> **EXERCISE INSTRUCTIONS**:
Word for word, restate the lines of the listing below from the line with "Baby/toddler t-shirt" through the line with "Preview: Stellmotor Heizung", and do not include the pictures.

> **RECORDS FOR THIS TASK**:
= Beginning of Section =

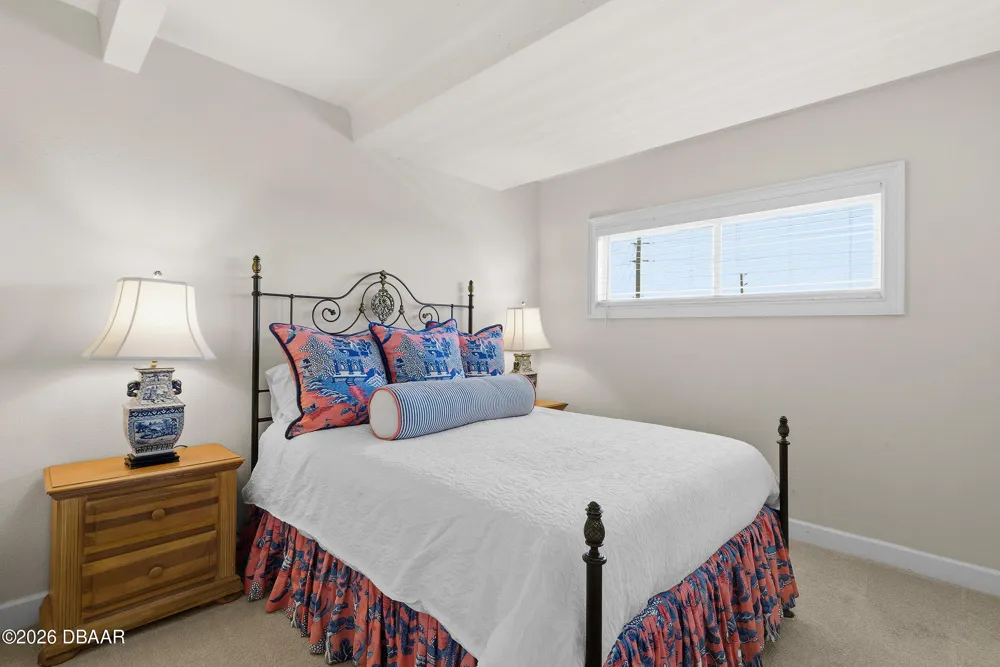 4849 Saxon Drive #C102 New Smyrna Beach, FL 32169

= End of Section =
= Beginning of Section =

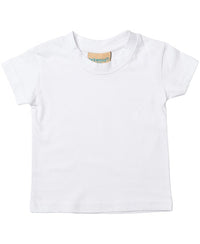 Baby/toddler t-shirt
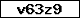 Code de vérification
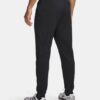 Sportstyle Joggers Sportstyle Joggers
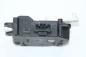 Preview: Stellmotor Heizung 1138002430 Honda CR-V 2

= End of Section =

> **WRITTEN ANSWER**:
 Baby/toddler t-shirt
 Code de vérification
 Sportstyle Joggers Sportstyle Joggers
 Preview: Stellmotor Heizung 1138002430 Honda CR-V 2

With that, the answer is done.